Your answer should consist of each line below that contains the string "sigmoid".

(INPUT DATA Opens)

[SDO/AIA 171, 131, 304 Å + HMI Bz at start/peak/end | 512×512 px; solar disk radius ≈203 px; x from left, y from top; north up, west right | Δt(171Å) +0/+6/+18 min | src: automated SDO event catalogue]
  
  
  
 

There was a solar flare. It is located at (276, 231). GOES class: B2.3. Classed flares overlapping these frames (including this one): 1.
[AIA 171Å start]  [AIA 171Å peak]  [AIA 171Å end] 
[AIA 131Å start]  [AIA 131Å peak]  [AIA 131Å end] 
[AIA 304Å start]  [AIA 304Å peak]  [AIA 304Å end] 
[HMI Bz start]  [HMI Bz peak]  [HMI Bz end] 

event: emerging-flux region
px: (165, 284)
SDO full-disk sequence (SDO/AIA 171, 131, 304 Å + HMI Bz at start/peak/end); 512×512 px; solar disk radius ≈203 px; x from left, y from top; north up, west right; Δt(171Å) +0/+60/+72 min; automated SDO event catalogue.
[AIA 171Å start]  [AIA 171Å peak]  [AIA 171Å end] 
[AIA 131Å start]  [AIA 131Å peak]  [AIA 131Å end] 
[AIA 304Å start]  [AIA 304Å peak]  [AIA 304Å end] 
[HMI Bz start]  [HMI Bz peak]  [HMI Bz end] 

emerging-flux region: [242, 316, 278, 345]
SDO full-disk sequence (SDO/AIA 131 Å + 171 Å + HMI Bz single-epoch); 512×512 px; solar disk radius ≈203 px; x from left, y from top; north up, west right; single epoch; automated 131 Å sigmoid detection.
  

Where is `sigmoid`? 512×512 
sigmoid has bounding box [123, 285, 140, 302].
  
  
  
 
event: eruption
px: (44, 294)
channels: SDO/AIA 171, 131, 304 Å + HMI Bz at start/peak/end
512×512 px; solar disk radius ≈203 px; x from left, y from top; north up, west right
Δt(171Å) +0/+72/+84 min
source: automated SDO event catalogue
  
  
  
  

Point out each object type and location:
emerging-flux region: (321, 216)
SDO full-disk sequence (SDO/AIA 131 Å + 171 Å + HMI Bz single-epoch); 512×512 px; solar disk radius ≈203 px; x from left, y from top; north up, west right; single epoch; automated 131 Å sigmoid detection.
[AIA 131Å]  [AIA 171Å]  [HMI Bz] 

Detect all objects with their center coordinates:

(INPUT DATA Closes)

ANSWER
SDO full-disk sequence (SDO/AIA 131 Å + 171 Å + HMI Bz single-epoch); 512×512 px; solar disk radius ≈203 px; x from left, y from top; north up, west right; single epoch; automated 131 Å sigmoid detection.
Where is `sigmoid`? 512×512 
sigmoid has bounding box [123, 285, 140, 302].
SDO full-disk sequence (SDO/AIA 131 Å + 171 Å + HMI Bz single-epoch); 512×512 px; solar disk radius ≈203 px; x from left, y from top; north up, west right; single epoch; automated 131 Å sigmoid detection.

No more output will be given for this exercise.